The federally funded Trade Adjustment Assistance Community College and Career Training (TAACCCT) program may have expired last year, but it can serve as a model to help both workers and employers who are trying to navigate a rapidly changing economy.
During a House subcommittee hearing Wednesday on how Congress can address worker displacement by expanding access to lifelong learning, a former top-level U.S. Labor Department official noted that the TAACCCT program has provided a structure that can help workers and employers. Seth Harris, who served as U.S. deputy labor secretary and its chief operating officer — and also briefly as acting labor secretary — observed firsthand the successful partnerships the program created.
“Our experience with the TAACCCT program tells us that the availability of competitive grant funding can catalyze local and regional intermediaries to step forward and forge the partnerships that are necessary to help workers, employers and communities build successful workforce development programs,” said Harris, who is a visiting professor at Cornell University. “This committee should explore ways of re-creating this successful strategy.”
Such labor market intermediaries can help employers get organized to work with training providers so the providers can link curriculum to competencies and jobs, he said.
“The intermediary doesn’t have to be a community college president, although they are an excellent option,” he added.
The TAACCCT program was launched during the Obama administration to help unemployed and displaced workers affected by the recession. It distributed $2 billion over four years to 729 colleges and universities (including 630 community colleges) to work with employers and other stakeholders to train workers for in-demand jobs in their regions.
A national study of the program is still forthcoming, but several studies of TAACCCT show it worked. It helped to improve program completion, credential attainment and job outcomes for workers who completed those training programs, Harris said.
Several members of Congress are keenly aware of the effectiveness of the TAACCCT program. It serves as a model for a new $40 million community college-focused job training program included in a comprise federal funding package that the president is expected to sign this week. Run by DOL, the Strengthening Community Colleges Initiative aims to better align workforce development needs for in-demand industries with postsecondary education.
Include PLA
Harris also told the Higher Education and Workforce Subcommittee that colleges should credit workers for their work experiences. Such prior-learning assessments (PLA) can help workers more quickly attain occupational certificates and degrees, he said, noting that the TAACCCT program promoted PLA.
“Every federal education and training grant should,” he said in his testimony, adding that articulation agreements between education and training providers also should be the norm.

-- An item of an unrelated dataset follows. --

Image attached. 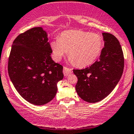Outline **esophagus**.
Here are the masks:
<instances>
[{"instance_id":"1","label":"esophagus","mask_w":134,"mask_h":134,"mask_svg":"<svg viewBox=\"0 0 134 134\" xmlns=\"http://www.w3.org/2000/svg\"><path fill=\"white\" fill-rule=\"evenodd\" d=\"M63 73L64 76H68V75L72 73V69L68 68L67 67H64L63 68Z\"/></svg>"}]
</instances>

Several of the witnesses at Wednesday’s hearing noted that ensuring incumbent workers have an opportunity to upgrade their job skills is as important as serving unemployment or displaced workers. That includes helping them establish career pathways.
“Incumbent worker training is a major component of our state’s goals for preparing for the future of work,” said Nova Gattman, deputy director of external affairs at the Washington State Workforce Training and Education Coordinating Board.
Washington’s Job Skills Program, which provides dollar-for-dollar matching grants, is run through the State Board for Community and Technical Colleges and currently supports 39 projects. Food processor McCain Foods tapped the Job Skills Program to partner with Big Bend Community College to upskill more than 450 incumbent workers. It’s part of the company’s expansion, which will require workers to have more skills in math, science, communication, problem-solving, teamwork and customer service, Gattman said.
Currently, the program doesn’t have enough state funding to serve the number of employers applying to participate, she said.
More money and data
Several participants at the hearing called for more federal funding for job training. While the U.S. workforce has grown by roughly half over the past four decades, federal investment in workforce development has decreased by two-thirds, said Rep. Susan Davis (D-California), who chairs the subcommittee.
Aside from more federal money, a lack of workforce data and confusion regarding credentials are barriers to providing workers with better services to ensure they have jobs. Harris noted there are more than 730,000 credentials offered in the U.S., according to a Credential Engine report.
“No one can sort that out,” he said. “There’s no Yelp for credentials in the country.”
On apprenticeships
Apprenticeships came up during the hearing, but with fewer fireworks than at a House Education and Labor Committee hearing last month on apprenticeships. Several of the panelists expressed their support for registered apprenticeships over so-called industry-recognized apprenticeship programs (IRAPs), which would give employers more flexibility in designing and implementing apprenticeships using federal dollars.
Brad Markell, executive director of the AFL-CIO Working for America Institute, said he would like to see registered apprenticeships expand more into fields such as technology, healthcare and manufacturing.
Harris added that IRAPs would be unregulated and have no accountability, and that could water down and undermine successful registered apprenticeships.
Republicans, meanwhile, argued IRAPs would encourage more employers to participate in apprenticeships by allowing them to skip over bureaucratic red tape.
“After all, employers know what skills their employees need to excel in the workplace,” said Rep. Lloyd Smucker (R-Pennsylvania).